Präsentiert von Bremen Zwei.
- Seyrane Ay, Martin Baum, Manolo Bertling, Arian Bünnagel, Yelda Dinc, Judith Goldberg, Lisa Guth, Sofia Iordanskaya, Ruben Sabel, Ella Olivia Bender Semerci, Rainer Steinhaus, Asya Utku, Sumeyra Uygun, Bernd Wellbrock
Regie Aram Tafreshian
Bühne und Kostüme Susanne Brendel
Video Rafael Ossami Saidy
Musik Ella Olivia Bender Semerci
Licht Joachim Grindel
Dramaturgie Franziska Benack, Lea Goebel
Outside Eye Marianne Seidler
- „‚Der Zauberer von Öz‘ […] kreist um Fragen der Identität, erkundet die Durchlässigkeit einer Gesellschaft, die gerade heute wieder mit verschärfter Rhetorik diskutiert wird – gerade erst brüstete sich ja der amtierende Kanzler Migration mit einer Reduktion der Zuwanderung. In diese nach wie vor relevanten Diskussionen werfen sich Aram Tafreshian und das sicherlich nicht zufällig sehr diverse Ensemble auf allen Ebenen, denen Susanne Brendel ein entsprechend vielschichtiges Bühnenbild bereitet hat.“ (Andreas Schnell, nachtkritik, 17. Oktober 2025)
„Zu sehen ist Fußballspieler Mesut Özil als Projektionsfläche einer Gesellschaft. Entsprechend ist die Bühne mit einer großen Video-Leinwand und mehreren Bildschirmen bestückt. Der Medien-Hype um Özil wird mit Live-Kameras reproduziert, die das Geschehen auf der Bühne filmen und auf die Projektionsflächen übertragen. […] Die Musikerin Ella Olivia Bender Semerci sorgt für einen abwechslungsreichen und stimmigen Soundtrack.“ (Christine Gorny, Bremen Zwei, 17. Oktober 2025)
„Akın Emanuel Şipal nutzt die Biografie von Mesut Özil als Projektionsfläche, um von der Suche nach Identität, von alltäglichem Rassismus, von einem Deutschland zu erzählen, das sich nach wie vor schwertut mit dem Thema Einwanderung und Integration. […] So entsteht ein zwar anstrengender, aber lohnender und unterhaltsamer Theaterabend.“ (Iris Hetscher, Weser-Kurier, 18. Oktober 2025)
„Die Uraufführung in Bremen zeigt 14 Männer und Frauen auf der Bühne, von denen sich die meisten hin und wieder zu einem Chor formieren und dabei auch mal das deutsche Nationaltrikot und schwarzrotgoldenen Halsschmuck tragen.
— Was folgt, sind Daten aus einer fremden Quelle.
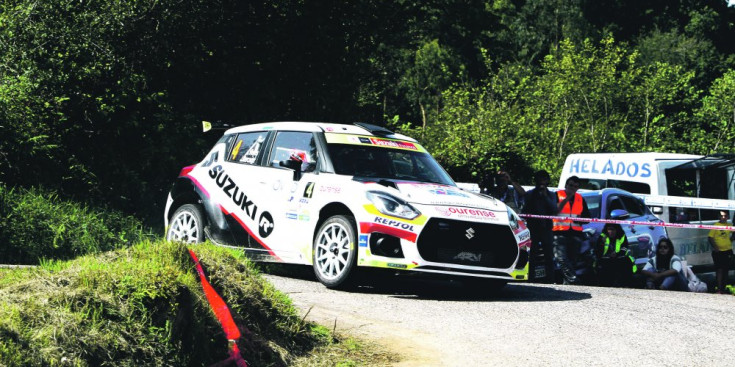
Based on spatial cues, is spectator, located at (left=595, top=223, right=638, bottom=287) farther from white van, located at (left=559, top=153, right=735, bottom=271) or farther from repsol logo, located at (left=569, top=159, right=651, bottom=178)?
repsol logo, located at (left=569, top=159, right=651, bottom=178)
Manchmal stellen Frauen die Theaterversion des Fußballspielers Mesut Özil dar, am deutlichsten aber der Schauspieler Ruben Sabel, der einen freundlichen, souveränen, ausgeruhten Eindruck macht. Er gibt einen lässigen Spielführer ab, könnte man sagen.“ (Wolfgang Höbel, Der Spiegel, 17. Oktober 2025)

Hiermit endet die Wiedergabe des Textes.